### Source material:
----------------
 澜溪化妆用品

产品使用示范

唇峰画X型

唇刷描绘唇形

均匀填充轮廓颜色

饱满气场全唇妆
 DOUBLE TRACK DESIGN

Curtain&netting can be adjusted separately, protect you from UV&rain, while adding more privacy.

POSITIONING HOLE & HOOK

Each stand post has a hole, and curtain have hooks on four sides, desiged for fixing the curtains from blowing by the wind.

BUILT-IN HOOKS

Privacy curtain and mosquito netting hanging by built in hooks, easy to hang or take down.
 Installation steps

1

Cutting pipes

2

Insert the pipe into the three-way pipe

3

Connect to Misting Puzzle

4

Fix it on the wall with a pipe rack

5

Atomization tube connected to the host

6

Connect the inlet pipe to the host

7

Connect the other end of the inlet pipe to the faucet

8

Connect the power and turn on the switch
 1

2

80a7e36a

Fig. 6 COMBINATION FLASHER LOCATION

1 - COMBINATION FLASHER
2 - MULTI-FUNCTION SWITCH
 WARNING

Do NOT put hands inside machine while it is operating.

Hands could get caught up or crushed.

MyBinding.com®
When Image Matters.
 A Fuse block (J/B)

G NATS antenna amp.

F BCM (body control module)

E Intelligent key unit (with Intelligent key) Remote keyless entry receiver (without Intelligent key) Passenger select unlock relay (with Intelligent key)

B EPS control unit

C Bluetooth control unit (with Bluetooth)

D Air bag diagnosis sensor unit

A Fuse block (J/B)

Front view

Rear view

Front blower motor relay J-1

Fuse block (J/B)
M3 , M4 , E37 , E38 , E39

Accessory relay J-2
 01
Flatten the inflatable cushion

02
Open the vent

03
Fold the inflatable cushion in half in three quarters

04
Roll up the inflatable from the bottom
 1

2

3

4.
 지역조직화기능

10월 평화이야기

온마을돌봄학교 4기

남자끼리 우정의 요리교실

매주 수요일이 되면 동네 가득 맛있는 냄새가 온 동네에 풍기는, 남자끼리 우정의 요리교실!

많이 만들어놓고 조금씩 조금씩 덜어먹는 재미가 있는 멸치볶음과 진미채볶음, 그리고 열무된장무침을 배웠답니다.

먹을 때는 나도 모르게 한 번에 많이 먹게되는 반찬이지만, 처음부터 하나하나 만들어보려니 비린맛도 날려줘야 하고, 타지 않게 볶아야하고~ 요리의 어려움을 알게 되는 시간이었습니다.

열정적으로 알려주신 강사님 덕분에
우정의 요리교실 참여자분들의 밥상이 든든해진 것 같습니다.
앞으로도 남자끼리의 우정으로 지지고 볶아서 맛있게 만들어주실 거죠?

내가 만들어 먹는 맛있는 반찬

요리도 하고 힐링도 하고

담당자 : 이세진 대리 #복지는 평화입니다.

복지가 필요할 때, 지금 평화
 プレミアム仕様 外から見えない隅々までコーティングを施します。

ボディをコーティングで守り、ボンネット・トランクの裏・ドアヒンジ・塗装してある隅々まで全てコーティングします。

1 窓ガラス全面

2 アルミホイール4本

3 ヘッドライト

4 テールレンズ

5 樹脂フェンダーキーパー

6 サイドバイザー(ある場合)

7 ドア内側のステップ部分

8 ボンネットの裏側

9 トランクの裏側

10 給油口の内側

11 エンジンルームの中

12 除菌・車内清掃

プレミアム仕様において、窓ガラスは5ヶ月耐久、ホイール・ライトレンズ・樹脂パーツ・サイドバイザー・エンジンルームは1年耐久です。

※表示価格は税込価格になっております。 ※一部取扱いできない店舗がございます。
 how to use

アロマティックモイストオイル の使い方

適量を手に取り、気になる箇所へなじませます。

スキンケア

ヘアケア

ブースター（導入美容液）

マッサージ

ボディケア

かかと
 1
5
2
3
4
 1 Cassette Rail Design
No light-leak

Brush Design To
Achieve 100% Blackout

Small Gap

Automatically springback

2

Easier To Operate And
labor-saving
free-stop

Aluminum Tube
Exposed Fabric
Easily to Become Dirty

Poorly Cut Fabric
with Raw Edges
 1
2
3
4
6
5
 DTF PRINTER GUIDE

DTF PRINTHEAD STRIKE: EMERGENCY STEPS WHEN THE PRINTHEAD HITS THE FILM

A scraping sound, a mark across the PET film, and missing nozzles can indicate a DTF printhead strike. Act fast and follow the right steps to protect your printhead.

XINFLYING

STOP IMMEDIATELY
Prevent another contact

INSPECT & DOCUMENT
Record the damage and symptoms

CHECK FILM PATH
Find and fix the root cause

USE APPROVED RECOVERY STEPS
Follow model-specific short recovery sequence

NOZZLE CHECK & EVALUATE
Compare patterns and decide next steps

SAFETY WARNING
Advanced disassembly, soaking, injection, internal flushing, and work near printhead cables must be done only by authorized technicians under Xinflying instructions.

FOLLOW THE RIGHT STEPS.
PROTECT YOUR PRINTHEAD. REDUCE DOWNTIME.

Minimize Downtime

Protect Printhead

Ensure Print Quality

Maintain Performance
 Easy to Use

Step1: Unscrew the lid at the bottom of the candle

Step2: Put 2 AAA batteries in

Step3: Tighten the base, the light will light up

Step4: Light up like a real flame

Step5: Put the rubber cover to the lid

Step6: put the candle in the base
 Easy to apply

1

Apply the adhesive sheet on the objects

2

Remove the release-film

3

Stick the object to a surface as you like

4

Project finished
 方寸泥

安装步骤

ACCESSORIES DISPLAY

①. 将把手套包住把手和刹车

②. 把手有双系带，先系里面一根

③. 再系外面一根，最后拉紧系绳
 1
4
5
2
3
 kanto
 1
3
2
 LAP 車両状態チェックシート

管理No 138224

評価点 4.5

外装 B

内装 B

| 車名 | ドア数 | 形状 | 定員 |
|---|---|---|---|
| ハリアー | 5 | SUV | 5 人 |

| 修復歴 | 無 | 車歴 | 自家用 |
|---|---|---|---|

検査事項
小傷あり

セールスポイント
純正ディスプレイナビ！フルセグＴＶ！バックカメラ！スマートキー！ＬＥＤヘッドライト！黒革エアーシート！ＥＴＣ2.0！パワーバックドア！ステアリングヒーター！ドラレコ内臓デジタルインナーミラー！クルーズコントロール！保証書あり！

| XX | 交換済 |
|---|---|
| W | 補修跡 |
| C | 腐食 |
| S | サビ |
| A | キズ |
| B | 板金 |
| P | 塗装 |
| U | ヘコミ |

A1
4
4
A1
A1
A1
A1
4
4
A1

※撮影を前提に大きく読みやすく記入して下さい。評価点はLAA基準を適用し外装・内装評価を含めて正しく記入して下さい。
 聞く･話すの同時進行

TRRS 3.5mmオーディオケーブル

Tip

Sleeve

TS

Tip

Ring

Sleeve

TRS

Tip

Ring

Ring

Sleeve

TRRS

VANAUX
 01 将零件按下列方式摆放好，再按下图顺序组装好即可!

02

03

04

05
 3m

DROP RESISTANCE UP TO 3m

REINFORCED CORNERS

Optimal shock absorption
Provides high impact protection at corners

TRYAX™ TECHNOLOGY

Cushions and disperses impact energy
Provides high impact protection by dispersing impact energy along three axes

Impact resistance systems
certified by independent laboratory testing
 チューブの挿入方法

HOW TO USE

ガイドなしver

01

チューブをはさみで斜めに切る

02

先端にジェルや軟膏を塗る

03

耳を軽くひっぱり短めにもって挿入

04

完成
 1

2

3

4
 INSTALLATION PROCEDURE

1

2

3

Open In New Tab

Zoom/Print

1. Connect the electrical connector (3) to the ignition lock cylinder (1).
----------------
### Work to complete:
Would you transcribe all of the data, keeping each line exact?

### Answer section:
 澜溪化妆用品

产品使用示范

唇峰画X型

唇刷描绘唇形

均匀填充轮廓颜色

饱满气场全唇妆
 DOUBLE TRACK DESIGN

Curtain&netting can be adjusted separately, protect you from UV&rain, while adding more privacy.

POSITIONING HOLE & HOOK

Each stand post has a hole, and curtain have hooks on four sides, desiged for fixing the curtains from blowing by the wind.

BUILT-IN HOOKS

Privacy curtain and mosquito netting hanging by built in hooks, easy to hang or take down.
 Installation steps

1

Cutting pipes

2

Insert the pipe into the three-way pipe

3

Connect to Misting Puzzle

4

Fix it on the wall with a pipe rack

5

Atomization tube connected to the host

6

Connect the inlet pipe to the host

7

Connect the other end of the inlet pipe to the faucet

8

Connect the power and turn on the switch
 1

2

80a7e36a

Fig. 6 COMBINATION FLASHER LOCATION

1 - COMBINATION FLASHER
2 - MULTI-FUNCTION SWITCH
 WARNING

Do NOT put hands inside machine while it is operating.

Hands could get caught up or crushed.

MyBinding.com®
When Image Matters.
 A Fuse block (J/B)

G NATS antenna amp.

F BCM (body control module)

E Intelligent key unit (with Intelligent key) Remote keyless entry receiver (without Intelligent key) Passenger select unlock relay (with Intelligent key)

B EPS control unit

C Bluetooth control unit (with Bluetooth)

D Air bag diagnosis sensor unit

A Fuse block (J/B)

Front view

Rear view

Front blower motor relay J-1

Fuse block (J/B)
M3 , M4 , E37 , E38 , E39

Accessory relay J-2
 01
Flatten the inflatable cushion

02
Open the vent

03
Fold the inflatable cushion in half in three quarters

04
Roll up the inflatable from the bottom
 1

2

3

4.
 지역조직화기능

10월 평화이야기

온마을돌봄학교 4기

남자끼리 우정의 요리교실

매주 수요일이 되면 동네 가득 맛있는 냄새가 온 동네에 풍기는, 남자끼리 우정의 요리교실!

많이 만들어놓고 조금씩 조금씩 덜어먹는 재미가 있는 멸치볶음과 진미채볶음, 그리고 열무된장무침을 배웠답니다.

먹을 때는 나도 모르게 한 번에 많이 먹게되는 반찬이지만, 처음부터 하나하나 만들어보려니 비린맛도 날려줘야 하고, 타지 않게 볶아야하고~ 요리의 어려움을 알게 되는 시간이었습니다.

열정적으로 알려주신 강사님 덕분에
우정의 요리교실 참여자분들의 밥상이 든든해진 것 같습니다.
앞으로도 남자끼리의 우정으로 지지고 볶아서 맛있게 만들어주실 거죠?

내가 만들어 먹는 맛있는 반찬

요리도 하고 힐링도 하고

담당자 : 이세진 대리 #복지는 평화입니다.

복지가 필요할 때, 지금 평화
 プレミアム仕様 外から見えない隅々までコーティングを施します。

ボディをコーティングで守り、ボンネット・トランクの裏・ドアヒンジ・塗装してある隅々まで全てコーティングします。

1 窓ガラス全面

2 アルミホイール4本

3 ヘッドライト

4 テールレンズ

5 樹脂フェンダーキーパー

6 サイドバイザー(ある場合)

7 ドア内側のステップ部分

8 ボンネットの裏側

9 トランクの裏側

10 給油口の内側

11 エンジンルームの中

12 除菌・車内清掃

プレミアム仕様において、窓ガラスは5ヶ月耐久、ホイール・ライトレンズ・樹脂パーツ・サイドバイザー・エンジンルームは1年耐久です。

※表示価格は税込価格になっております。 ※一部取扱いできない店舗がございます。
 how to use

アロマティックモイストオイル の使い方

適量を手に取り、気になる箇所へなじませます。

スキンケア

ヘアケア

ブースター（導入美容液）

マッサージ

ボディケア

かかと
 1
5
2
3
4
 1 Cassette Rail Design
No light-leak

Brush Design To
Achieve 100% Blackout

Small Gap

Automatically springback

2

Easier To Operate And
labor-saving
free-stop

Aluminum Tube
Exposed Fabric
Easily to Become Dirty

Poorly Cut Fabric
with Raw Edges
 1
2
3
4
6
5
 DTF PRINTER GUIDE

DTF PRINTHEAD STRIKE: EMERGENCY STEPS WHEN THE PRINTHEAD HITS THE FILM

A scraping sound, a mark across the PET film, and missing nozzles can indicate a DTF printhead strike. Act fast and follow the right steps to protect your printhead.

XINFLYING

STOP IMMEDIATELY
Prevent another contact

INSPECT & DOCUMENT
Record the damage and symptoms

CHECK FILM PATH
Find and fix the root cause

USE APPROVED RECOVERY STEPS
Follow model-specific short recovery sequence

NOZZLE CHECK & EVALUATE
Compare patterns and decide next steps

SAFETY WARNING
Advanced disassembly, soaking, injection, internal flushing, and work near printhead cables must be done only by authorized technicians under Xinflying instructions.

FOLLOW THE RIGHT STEPS.
PROTECT YOUR PRINTHEAD. REDUCE DOWNTIME.

Minimize Downtime

Protect Printhead

Ensure Print Quality

Maintain Performance
 Easy to Use

Step1: Unscrew the lid at the bottom of the candle

Step2: Put 2 AAA batteries in

Step3: Tighten the base, the light will light up

Step4: Light up like a real flame

Step5: Put the rubber cover to the lid

Step6: put the candle in the base
 Easy to apply

1

Apply the adhesive sheet on the objects

2

Remove the release-film

3

Stick the object to a surface as you like

4

Project finished
 方寸泥

安装步骤

ACCESSORIES DISPLAY

①. 将把手套包住把手和刹车

②. 把手有双系带，先系里面一根

③. 再系外面一根，最后拉紧系绳
 1
4
5
2
3
 kanto
 1
3
2
 LAP 車両状態チェックシート

管理No 138224

評価点 4.5

外装 B

内装 B

| 車名 | ドア数 | 形状 | 定員 |
|---|---|---|---|
| ハリアー | 5 | SUV | 5 人 |

| 修復歴 | 無 | 車歴 | 自家用 |
|---|---|---|---|

検査事項
小傷あり

セールスポイント
純正ディスプレイナビ！フルセグＴＶ！バックカメラ！スマートキー！ＬＥＤヘッドライト！黒革エアーシート！ＥＴＣ2.0！パワーバックドア！ステアリングヒーター！ドラレコ内臓デジタルインナーミラー！クルーズコントロール！保証書あり！

| XX | 交換済 |
|---|---|
| W | 補修跡 |
| C | 腐食 |
| S | サビ |
| A | キズ |
| B | 板金 |
| P | 塗装 |
| U | ヘコミ |

A1
4
4
A1
A1
A1
A1
4
4
A1

※撮影を前提に大きく読みやすく記入して下さい。評価点はLAA基準を適用し外装・内装評価を含めて正しく記入して下さい。
 聞く･話すの同時進行

TRRS 3.5mmオーディオケーブル

Tip

Sleeve

TS

Tip

Ring

Sleeve

TRS

Tip

Ring

Ring

Sleeve

TRRS

VANAUX
 01 将零件按下列方式摆放好，再按下图顺序组装好即可!

02

03

04

05
 3m

DROP RESISTANCE UP TO 3m

REINFORCED CORNERS

Optimal shock absorption
Provides high impact protection at corners

TRYAX™ TECHNOLOGY

Cushions and disperses impact energy
Provides high impact protection by dispersing impact energy along three axes

Impact resistance systems
certified by independent laboratory testing
 チューブの挿入方法

HOW TO USE

ガイドなしver

01

チューブをはさみで斜めに切る

02

先端にジェルや軟膏を塗る

03

耳を軽くひっぱり短めにもって挿入

04

完成
 1

2

3

4
 INSTALLATION PROCEDURE

1

2

3

Open In New Tab

Zoom/Print

1. Connect the electrical connector (3) to the ignition lock cylinder (1).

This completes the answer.